Kewajiban nafkah telah ijma' (konsensus), walau istri kaya dan berpenghasilan sendiri, seperti yang dikatakan Imam Ibnu Hazm Rahimahullah:
وَاتَّفَقُوا أَن الْحر الَّذِي يقدر على المَال الْبَالِغ الْعَاقِل غير الْمَحْجُور عَلَيْهِ فَعَلَيهِ نَفَقَة زَوجته الَّتِي تزَوجهَا زواجا صَحِيحا إذا دخل بهَا وَهِي مِمَّن تُوطأ وَهِي غير ناشز وَسَوَاء كَانَ لَهَا مَال أَو لم يكن
Para ulama sepakat bahwa laki-laki yang merdeka (bukan budak) yang memiliki harta, baligh, aqil, dalam kondisi tidak ada halangan, wajib memberikan nafkah untuk istrinya yang dinikahi dalam ikatan pernikahan yang sah, dia sudah menggaulinya, baik istrinya orang berharta atau tidak. (Maratibul Ijma', hal. 79)
Maka, memiliki suami rajin ibadah tentu bagus dan patut disyukuri.

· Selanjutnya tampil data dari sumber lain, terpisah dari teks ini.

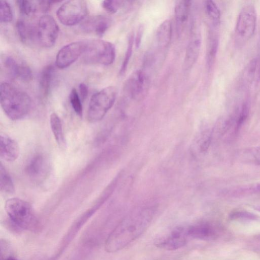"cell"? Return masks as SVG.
<instances>
[{"label": "cell", "mask_w": 260, "mask_h": 260, "mask_svg": "<svg viewBox=\"0 0 260 260\" xmlns=\"http://www.w3.org/2000/svg\"><path fill=\"white\" fill-rule=\"evenodd\" d=\"M153 212L145 210L123 219L111 232L105 242L108 252L118 251L141 236L148 228Z\"/></svg>", "instance_id": "1"}, {"label": "cell", "mask_w": 260, "mask_h": 260, "mask_svg": "<svg viewBox=\"0 0 260 260\" xmlns=\"http://www.w3.org/2000/svg\"><path fill=\"white\" fill-rule=\"evenodd\" d=\"M0 102L6 115L13 120L24 117L31 105V99L26 92L7 82L1 84Z\"/></svg>", "instance_id": "2"}, {"label": "cell", "mask_w": 260, "mask_h": 260, "mask_svg": "<svg viewBox=\"0 0 260 260\" xmlns=\"http://www.w3.org/2000/svg\"><path fill=\"white\" fill-rule=\"evenodd\" d=\"M5 210L12 222L18 228L29 231L38 228L32 208L26 201L16 198L9 199L5 203Z\"/></svg>", "instance_id": "3"}, {"label": "cell", "mask_w": 260, "mask_h": 260, "mask_svg": "<svg viewBox=\"0 0 260 260\" xmlns=\"http://www.w3.org/2000/svg\"><path fill=\"white\" fill-rule=\"evenodd\" d=\"M117 95L114 86L105 87L91 96L87 111V119L92 123L100 121L113 106Z\"/></svg>", "instance_id": "4"}, {"label": "cell", "mask_w": 260, "mask_h": 260, "mask_svg": "<svg viewBox=\"0 0 260 260\" xmlns=\"http://www.w3.org/2000/svg\"><path fill=\"white\" fill-rule=\"evenodd\" d=\"M86 43V49L83 54V59L85 62L106 66L114 62L115 48L111 42L94 39L87 41Z\"/></svg>", "instance_id": "5"}, {"label": "cell", "mask_w": 260, "mask_h": 260, "mask_svg": "<svg viewBox=\"0 0 260 260\" xmlns=\"http://www.w3.org/2000/svg\"><path fill=\"white\" fill-rule=\"evenodd\" d=\"M87 13V6L83 0L68 1L56 12L60 22L64 25H75L83 20Z\"/></svg>", "instance_id": "6"}, {"label": "cell", "mask_w": 260, "mask_h": 260, "mask_svg": "<svg viewBox=\"0 0 260 260\" xmlns=\"http://www.w3.org/2000/svg\"><path fill=\"white\" fill-rule=\"evenodd\" d=\"M256 21L254 6L251 4L245 5L239 13L235 27L236 35L240 40L245 42L253 36L256 29Z\"/></svg>", "instance_id": "7"}, {"label": "cell", "mask_w": 260, "mask_h": 260, "mask_svg": "<svg viewBox=\"0 0 260 260\" xmlns=\"http://www.w3.org/2000/svg\"><path fill=\"white\" fill-rule=\"evenodd\" d=\"M189 239L187 226H177L157 237L154 244L159 248L173 251L183 247Z\"/></svg>", "instance_id": "8"}, {"label": "cell", "mask_w": 260, "mask_h": 260, "mask_svg": "<svg viewBox=\"0 0 260 260\" xmlns=\"http://www.w3.org/2000/svg\"><path fill=\"white\" fill-rule=\"evenodd\" d=\"M150 87V79L143 70L133 73L127 79L124 90L132 99L136 101L143 100L147 95Z\"/></svg>", "instance_id": "9"}, {"label": "cell", "mask_w": 260, "mask_h": 260, "mask_svg": "<svg viewBox=\"0 0 260 260\" xmlns=\"http://www.w3.org/2000/svg\"><path fill=\"white\" fill-rule=\"evenodd\" d=\"M190 239L210 241L217 239L221 234V226L217 222L202 220L187 226Z\"/></svg>", "instance_id": "10"}, {"label": "cell", "mask_w": 260, "mask_h": 260, "mask_svg": "<svg viewBox=\"0 0 260 260\" xmlns=\"http://www.w3.org/2000/svg\"><path fill=\"white\" fill-rule=\"evenodd\" d=\"M37 28L39 44L47 48L53 46L59 32V27L53 17L47 14L41 16Z\"/></svg>", "instance_id": "11"}, {"label": "cell", "mask_w": 260, "mask_h": 260, "mask_svg": "<svg viewBox=\"0 0 260 260\" xmlns=\"http://www.w3.org/2000/svg\"><path fill=\"white\" fill-rule=\"evenodd\" d=\"M86 41H75L62 47L56 55V66L63 69L72 64L83 55L86 49Z\"/></svg>", "instance_id": "12"}, {"label": "cell", "mask_w": 260, "mask_h": 260, "mask_svg": "<svg viewBox=\"0 0 260 260\" xmlns=\"http://www.w3.org/2000/svg\"><path fill=\"white\" fill-rule=\"evenodd\" d=\"M201 36L197 29L193 28L186 49L183 61V69L190 70L196 63L200 51Z\"/></svg>", "instance_id": "13"}, {"label": "cell", "mask_w": 260, "mask_h": 260, "mask_svg": "<svg viewBox=\"0 0 260 260\" xmlns=\"http://www.w3.org/2000/svg\"><path fill=\"white\" fill-rule=\"evenodd\" d=\"M111 19L105 15H94L87 18L81 24V28L87 32H94L103 36L111 26Z\"/></svg>", "instance_id": "14"}, {"label": "cell", "mask_w": 260, "mask_h": 260, "mask_svg": "<svg viewBox=\"0 0 260 260\" xmlns=\"http://www.w3.org/2000/svg\"><path fill=\"white\" fill-rule=\"evenodd\" d=\"M16 28L21 41L24 44L32 46L39 43L37 26L24 20H18Z\"/></svg>", "instance_id": "15"}, {"label": "cell", "mask_w": 260, "mask_h": 260, "mask_svg": "<svg viewBox=\"0 0 260 260\" xmlns=\"http://www.w3.org/2000/svg\"><path fill=\"white\" fill-rule=\"evenodd\" d=\"M20 148L17 142L5 133L0 135V155L7 161H13L17 159Z\"/></svg>", "instance_id": "16"}, {"label": "cell", "mask_w": 260, "mask_h": 260, "mask_svg": "<svg viewBox=\"0 0 260 260\" xmlns=\"http://www.w3.org/2000/svg\"><path fill=\"white\" fill-rule=\"evenodd\" d=\"M48 169V164L45 157L42 155L34 156L28 162L26 171L32 180H41L46 175Z\"/></svg>", "instance_id": "17"}, {"label": "cell", "mask_w": 260, "mask_h": 260, "mask_svg": "<svg viewBox=\"0 0 260 260\" xmlns=\"http://www.w3.org/2000/svg\"><path fill=\"white\" fill-rule=\"evenodd\" d=\"M191 3L190 1H176L175 5V17L176 31L180 36L184 29L188 20Z\"/></svg>", "instance_id": "18"}, {"label": "cell", "mask_w": 260, "mask_h": 260, "mask_svg": "<svg viewBox=\"0 0 260 260\" xmlns=\"http://www.w3.org/2000/svg\"><path fill=\"white\" fill-rule=\"evenodd\" d=\"M244 82L249 85L256 84L260 81V56L252 59L244 69Z\"/></svg>", "instance_id": "19"}, {"label": "cell", "mask_w": 260, "mask_h": 260, "mask_svg": "<svg viewBox=\"0 0 260 260\" xmlns=\"http://www.w3.org/2000/svg\"><path fill=\"white\" fill-rule=\"evenodd\" d=\"M55 73V68L52 64L45 66L42 70L39 77V87L43 97L47 96L51 89Z\"/></svg>", "instance_id": "20"}, {"label": "cell", "mask_w": 260, "mask_h": 260, "mask_svg": "<svg viewBox=\"0 0 260 260\" xmlns=\"http://www.w3.org/2000/svg\"><path fill=\"white\" fill-rule=\"evenodd\" d=\"M172 34V23L170 20L164 21L158 26L156 34V41L160 48H166L169 44Z\"/></svg>", "instance_id": "21"}, {"label": "cell", "mask_w": 260, "mask_h": 260, "mask_svg": "<svg viewBox=\"0 0 260 260\" xmlns=\"http://www.w3.org/2000/svg\"><path fill=\"white\" fill-rule=\"evenodd\" d=\"M50 123L52 133L56 143L61 148L65 146V138L61 119L55 113H52L50 116Z\"/></svg>", "instance_id": "22"}, {"label": "cell", "mask_w": 260, "mask_h": 260, "mask_svg": "<svg viewBox=\"0 0 260 260\" xmlns=\"http://www.w3.org/2000/svg\"><path fill=\"white\" fill-rule=\"evenodd\" d=\"M218 46V40L217 36L210 33L208 37L206 53L207 63L209 68H211L214 62Z\"/></svg>", "instance_id": "23"}, {"label": "cell", "mask_w": 260, "mask_h": 260, "mask_svg": "<svg viewBox=\"0 0 260 260\" xmlns=\"http://www.w3.org/2000/svg\"><path fill=\"white\" fill-rule=\"evenodd\" d=\"M0 186L2 192L12 194L15 192V187L12 179L2 163L0 166Z\"/></svg>", "instance_id": "24"}, {"label": "cell", "mask_w": 260, "mask_h": 260, "mask_svg": "<svg viewBox=\"0 0 260 260\" xmlns=\"http://www.w3.org/2000/svg\"><path fill=\"white\" fill-rule=\"evenodd\" d=\"M205 9L207 15L212 21L214 25H217L220 22L221 14L219 9L212 1L205 2Z\"/></svg>", "instance_id": "25"}, {"label": "cell", "mask_w": 260, "mask_h": 260, "mask_svg": "<svg viewBox=\"0 0 260 260\" xmlns=\"http://www.w3.org/2000/svg\"><path fill=\"white\" fill-rule=\"evenodd\" d=\"M20 12L25 15H29L39 9L38 1L18 0L16 1Z\"/></svg>", "instance_id": "26"}, {"label": "cell", "mask_w": 260, "mask_h": 260, "mask_svg": "<svg viewBox=\"0 0 260 260\" xmlns=\"http://www.w3.org/2000/svg\"><path fill=\"white\" fill-rule=\"evenodd\" d=\"M13 77L23 82H29L32 78V74L28 66L19 63Z\"/></svg>", "instance_id": "27"}, {"label": "cell", "mask_w": 260, "mask_h": 260, "mask_svg": "<svg viewBox=\"0 0 260 260\" xmlns=\"http://www.w3.org/2000/svg\"><path fill=\"white\" fill-rule=\"evenodd\" d=\"M229 195H248L249 194L259 193L260 184H255L241 187L238 188L228 190L225 192Z\"/></svg>", "instance_id": "28"}, {"label": "cell", "mask_w": 260, "mask_h": 260, "mask_svg": "<svg viewBox=\"0 0 260 260\" xmlns=\"http://www.w3.org/2000/svg\"><path fill=\"white\" fill-rule=\"evenodd\" d=\"M70 102L75 113L81 117L83 113L82 100L75 88H73L69 96Z\"/></svg>", "instance_id": "29"}, {"label": "cell", "mask_w": 260, "mask_h": 260, "mask_svg": "<svg viewBox=\"0 0 260 260\" xmlns=\"http://www.w3.org/2000/svg\"><path fill=\"white\" fill-rule=\"evenodd\" d=\"M134 42V34L132 33L128 37L127 46L125 51L124 58L123 59L119 71V74L120 75H123L124 74L126 70L128 62L132 56Z\"/></svg>", "instance_id": "30"}, {"label": "cell", "mask_w": 260, "mask_h": 260, "mask_svg": "<svg viewBox=\"0 0 260 260\" xmlns=\"http://www.w3.org/2000/svg\"><path fill=\"white\" fill-rule=\"evenodd\" d=\"M0 21L1 23H8L12 21L13 13L10 4L6 1L0 3Z\"/></svg>", "instance_id": "31"}, {"label": "cell", "mask_w": 260, "mask_h": 260, "mask_svg": "<svg viewBox=\"0 0 260 260\" xmlns=\"http://www.w3.org/2000/svg\"><path fill=\"white\" fill-rule=\"evenodd\" d=\"M231 220H253L257 219L256 215L243 210H236L233 211L229 215Z\"/></svg>", "instance_id": "32"}, {"label": "cell", "mask_w": 260, "mask_h": 260, "mask_svg": "<svg viewBox=\"0 0 260 260\" xmlns=\"http://www.w3.org/2000/svg\"><path fill=\"white\" fill-rule=\"evenodd\" d=\"M249 113V105L247 102L243 103L240 107L237 118L235 130L238 131L246 119Z\"/></svg>", "instance_id": "33"}, {"label": "cell", "mask_w": 260, "mask_h": 260, "mask_svg": "<svg viewBox=\"0 0 260 260\" xmlns=\"http://www.w3.org/2000/svg\"><path fill=\"white\" fill-rule=\"evenodd\" d=\"M123 1H104L102 2V6L104 9L110 14H114L117 12L118 9L123 5Z\"/></svg>", "instance_id": "34"}, {"label": "cell", "mask_w": 260, "mask_h": 260, "mask_svg": "<svg viewBox=\"0 0 260 260\" xmlns=\"http://www.w3.org/2000/svg\"><path fill=\"white\" fill-rule=\"evenodd\" d=\"M79 96L83 101L88 95V88L87 86L84 83H81L79 85Z\"/></svg>", "instance_id": "35"}, {"label": "cell", "mask_w": 260, "mask_h": 260, "mask_svg": "<svg viewBox=\"0 0 260 260\" xmlns=\"http://www.w3.org/2000/svg\"><path fill=\"white\" fill-rule=\"evenodd\" d=\"M144 32V26L143 25H140L137 30L136 37L135 39V45L137 48H139L141 44L142 36Z\"/></svg>", "instance_id": "36"}, {"label": "cell", "mask_w": 260, "mask_h": 260, "mask_svg": "<svg viewBox=\"0 0 260 260\" xmlns=\"http://www.w3.org/2000/svg\"><path fill=\"white\" fill-rule=\"evenodd\" d=\"M252 155L254 158V161L256 163L260 164V148L255 149L252 152Z\"/></svg>", "instance_id": "37"}, {"label": "cell", "mask_w": 260, "mask_h": 260, "mask_svg": "<svg viewBox=\"0 0 260 260\" xmlns=\"http://www.w3.org/2000/svg\"><path fill=\"white\" fill-rule=\"evenodd\" d=\"M1 260H19L17 258L11 255H8L7 256L1 257Z\"/></svg>", "instance_id": "38"}, {"label": "cell", "mask_w": 260, "mask_h": 260, "mask_svg": "<svg viewBox=\"0 0 260 260\" xmlns=\"http://www.w3.org/2000/svg\"><path fill=\"white\" fill-rule=\"evenodd\" d=\"M255 209L260 212V206L255 207Z\"/></svg>", "instance_id": "39"}]
</instances>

Sebab, ada juga yang malas ibadah dan malas nafkah sekaligus. Tapi, jangan lupa, ibadah itu bukan hanya shalat, puasa, dan baca Al Quran, tapi juga menafkahi anak dan istri. Anak dan istri itu hakikatnya adalah amanah Allah Ta'ala, bukan dekorasi di rumah tangga. Bahkan menafkahi istri menjadi salah satu ciri orang bertaqwa, seperti yang Allah Ta'ala tegaskan di awal surah Al Baqarah:
وَمِمَّا رَزَقۡنَٰهُمۡ يُنفِقُونَ
dan menginfakkan sebagian rezeki yang Kami berikan kepada mereka. (QS. Al Baqarah: 3)
Abdullah bin Mas'ud Radhiallahu 'Anhu menjelaskan makna ayat ini:
نفقة الرجل على أهله
Nafkah seorang laki-laki (suami) kepada keluarganya. (Al Mawardi, An Nukat wa Al' Uyun, jilid. 1, hal. 70)
Di sisi lain, istri mesti mendorong, memotivasi suaminya, agar terus berusaha, bekerja, jaga wibawa diri, walau penghasilannya dianggap kecil. Yang penting suami usaha dulu, dan jangan tergesa-gesa minta cerai walau sudah punya alasan untuk itu. Tentunya bersabar dan mencari solusi bersama adalah lebih baik.